Dois exemplos claros de desencontro entre as aspirações populares e os projetos políticos de empresários são Silvio Santos e Antônio Ermírio de Morais. O proprietário de um conglomerado de empresas ensaiou uma candidatura ao Palácio do Planalto, em 1989, pelo pequeno Partido Municipalista Brasileiro (PMDB), no lugar do candidato pastor Armando Corrêa. Chegou a pedir votos para o número 26, na propaganda política de rádio e televisão, mas suas trapalhadas e inexperiência política o levaram a afastar-se do pleito, por decisão do TSE, concentrando-se apenas nos negócios.

 

Antônio Ermírio de Morais (PTB), do Grupo Votorantim, um dos maiores industriais do País, aventurou-se, em 1986, a concorrer ao governo de São Paulo, sendo derrotado pelo ex-senador e político Orestes Quércia (PMDB). Durante esta experiência, o empresário ficou chocado com as manobras políticas e fisiológicas: todos que o abordavam pediam cargos para poder ficar sem trabalhar. Foi a frustração com a política que o levou a escrever peças teatrais, quando disse que “a política é o maior de todos os teatros.”

 

EM GOIÁS

 

Os goianos também não elegeram empresários para o Palácio das Esmeraldas. Os vitoriosos são políticos de carreira, como Pedro Ludovico Teixeira, José Feliciano Ferreira, José Ludovico de Almeida, Jerônimo Coimbra Bueno, Mauro Borges Teixeira, Otávio Lage Siqueira, Iris Rezende Machado, Henrique Santillo, Maguito Vilela, Alcides Rodrigues e Marconi Perillo.

 

O goianiense nunca apostou em empresário para a prefeitura da Capital e os políticos tradicionais se consagraram nas urnas: Venerando de Freitas Borges, João de Paula Teixeira Filho, Jaime Câmara, Venerando de Freitas Borges, Hélio Seixo de Brito, Iris Rezende Machado, Daniel Antônio de Oliveira, Nion Albernaz, Darci Accorsi, Pedro Wilson e Paulo Garcia. A maioria, portanto, médicos, advogados e professores.

=== O que fazer ===
(1) Liste todas as pessoas citadas no texto sobre empresários na política antes do trecho "EM GOIÁS".
(2) Continue o texto sobre empresários na política a partir do último parágrafo.

=== Dados ===
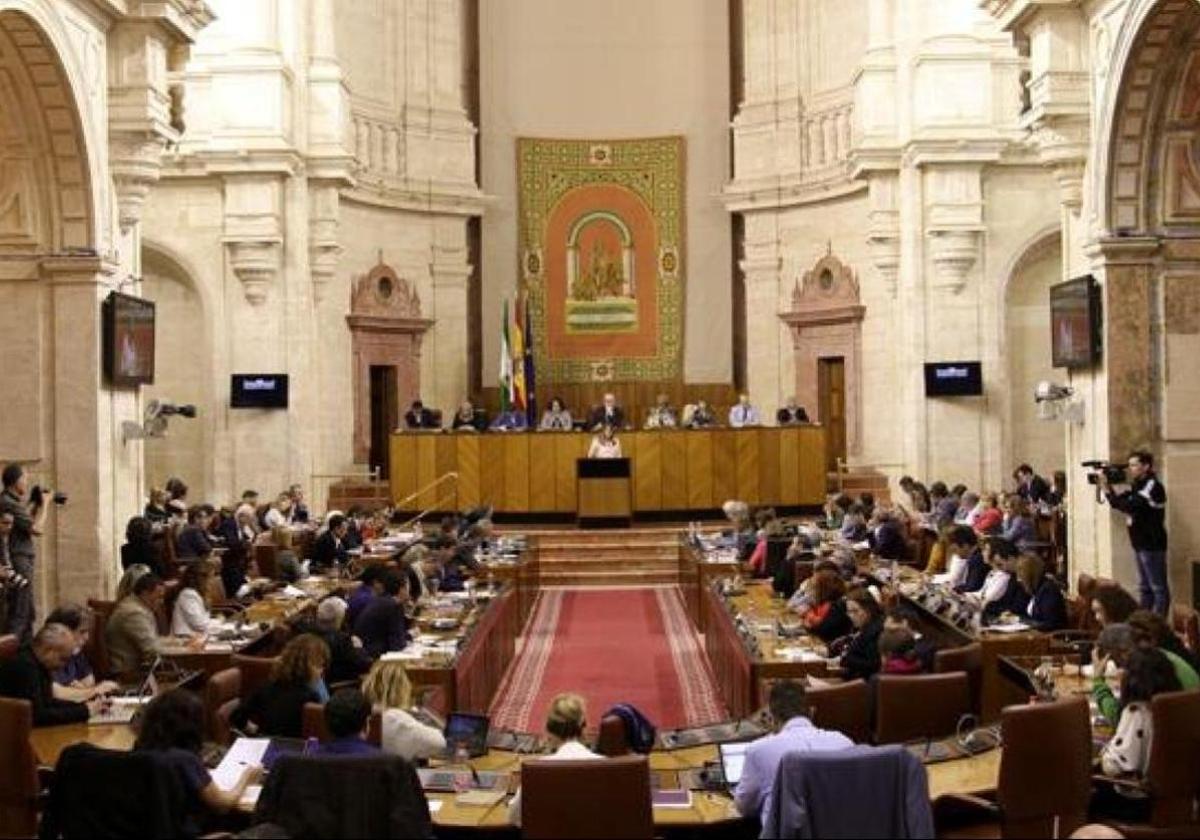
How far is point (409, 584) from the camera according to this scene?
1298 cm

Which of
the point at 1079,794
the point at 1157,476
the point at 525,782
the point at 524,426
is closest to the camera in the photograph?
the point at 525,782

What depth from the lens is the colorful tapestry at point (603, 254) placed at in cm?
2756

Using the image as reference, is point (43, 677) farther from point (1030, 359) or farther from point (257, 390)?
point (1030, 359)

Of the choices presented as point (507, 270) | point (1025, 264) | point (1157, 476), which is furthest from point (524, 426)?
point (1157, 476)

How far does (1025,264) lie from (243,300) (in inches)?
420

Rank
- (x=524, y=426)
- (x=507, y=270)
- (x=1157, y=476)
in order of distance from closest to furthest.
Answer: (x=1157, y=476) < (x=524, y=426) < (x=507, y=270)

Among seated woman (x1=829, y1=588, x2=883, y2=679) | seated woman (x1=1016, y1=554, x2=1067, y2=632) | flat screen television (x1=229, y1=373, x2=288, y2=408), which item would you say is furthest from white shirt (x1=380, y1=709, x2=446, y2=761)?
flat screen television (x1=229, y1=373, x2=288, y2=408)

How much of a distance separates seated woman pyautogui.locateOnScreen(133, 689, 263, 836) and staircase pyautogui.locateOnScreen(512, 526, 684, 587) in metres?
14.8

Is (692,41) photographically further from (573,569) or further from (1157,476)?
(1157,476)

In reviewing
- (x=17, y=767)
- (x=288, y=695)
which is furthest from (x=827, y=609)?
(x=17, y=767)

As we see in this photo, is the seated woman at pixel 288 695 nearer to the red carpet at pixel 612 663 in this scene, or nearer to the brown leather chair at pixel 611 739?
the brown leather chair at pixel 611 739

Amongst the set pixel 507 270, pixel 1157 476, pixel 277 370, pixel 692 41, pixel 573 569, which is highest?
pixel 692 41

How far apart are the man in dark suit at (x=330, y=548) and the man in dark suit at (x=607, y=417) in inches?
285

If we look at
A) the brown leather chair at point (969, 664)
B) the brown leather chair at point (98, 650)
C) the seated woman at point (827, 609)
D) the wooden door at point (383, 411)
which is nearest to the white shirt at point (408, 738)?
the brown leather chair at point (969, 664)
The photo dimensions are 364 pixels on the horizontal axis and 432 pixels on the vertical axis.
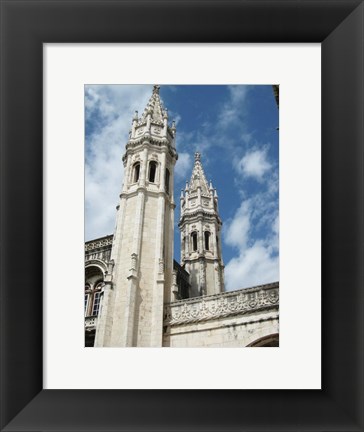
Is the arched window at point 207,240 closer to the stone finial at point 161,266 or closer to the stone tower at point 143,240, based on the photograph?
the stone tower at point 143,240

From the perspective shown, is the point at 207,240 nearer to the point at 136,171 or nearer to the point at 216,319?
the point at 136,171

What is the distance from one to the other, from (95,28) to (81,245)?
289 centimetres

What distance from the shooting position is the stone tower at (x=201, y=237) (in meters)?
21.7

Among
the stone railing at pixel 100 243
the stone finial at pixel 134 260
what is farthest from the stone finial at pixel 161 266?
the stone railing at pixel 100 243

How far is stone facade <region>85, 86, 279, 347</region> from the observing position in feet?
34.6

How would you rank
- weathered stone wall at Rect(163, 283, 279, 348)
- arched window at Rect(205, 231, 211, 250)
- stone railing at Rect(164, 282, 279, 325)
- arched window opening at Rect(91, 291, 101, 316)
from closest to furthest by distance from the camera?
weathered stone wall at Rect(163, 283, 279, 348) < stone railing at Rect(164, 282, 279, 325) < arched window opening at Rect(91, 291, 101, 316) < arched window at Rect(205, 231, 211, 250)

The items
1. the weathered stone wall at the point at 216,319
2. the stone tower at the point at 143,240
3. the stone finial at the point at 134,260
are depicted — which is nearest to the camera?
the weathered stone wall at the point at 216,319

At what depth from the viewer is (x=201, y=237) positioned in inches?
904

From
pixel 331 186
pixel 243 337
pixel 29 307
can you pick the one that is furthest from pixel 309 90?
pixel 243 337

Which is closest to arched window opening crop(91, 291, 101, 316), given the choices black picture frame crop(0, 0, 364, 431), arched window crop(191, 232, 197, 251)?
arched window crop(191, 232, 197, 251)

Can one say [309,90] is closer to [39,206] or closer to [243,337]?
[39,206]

=== Respostas ===
(1) Silvio Santos, Armando Corrêa, Antônio Ermírio de Morais, Orestes Quércia

(2)
 

Um dos empresários que amargaram derrotas em Goiás foi Luiz Antônio de Carvalho, de Anápolis, um dos fundadores do PT goiano, em 1980. Não conseguiu o apoio popular na disputa pela Prefeitura de Anápolis e para o governo de Goiás.

 

Também o empresário Sandro Mabel, do PMDB, tentou, sem êxito, chegar à Prefeitura de Goiânia, em 1992. Ocupa espaço apenas no Parlamento (foi deputado estadual e está no quinto mandato como deputado federal).

 

Cientistas políticos: empresários são mais voltados para si próprios

 

Luiz Signates, professor de Metodologia da Pesquisa e Ciências Sociais da UFG e PUC Goiás, diz que o eleitorado rejeita o empresário como governante em razão dos conflitos existentes entre o público e o privado. “Normalmente, o empresário está voltado para si próprio.”

 

Signates sustenta que o político tem maior sensibilidade para captar o “sentimento popular, suas vontades, seus desejos e suas preferências.” E acrescenta: “Há sempre uma visão de conflito entre governo e iniciativa privada, Diante disso, o empresário acaba perdendo terreno para o político profissional ao se expor numa campanha eleitoral.”

 

Para o cientista político, o interesse público nem sempre coincide com o que necessita a iniciativa privada. “Daí, a população dar preferência para o político, que, normalmente, compreende melhor o que pensa e que propõe o cidadão comum. A vida eleitoral do candidato/empresário fica dificultada exatamente pela não compreensão do que deve ser prioridade na gestão pública.”

 

Já o professor Itami Campos, de Ciências Políticas, da UFG e UniEvangélica, ressalta que o político leva vantagem sobre o empresário, nas campanhas eleitorais, exatamente por trabalhar melhor “a manipulação” das propostas a serem levadas à população. “Os políticos são mais hábeis ao expor suas propostas, os empresários são mais rígidos, menos flexíveis, o que dificulta suas campanhas e normalmente os levam às derrotas eleitorais.”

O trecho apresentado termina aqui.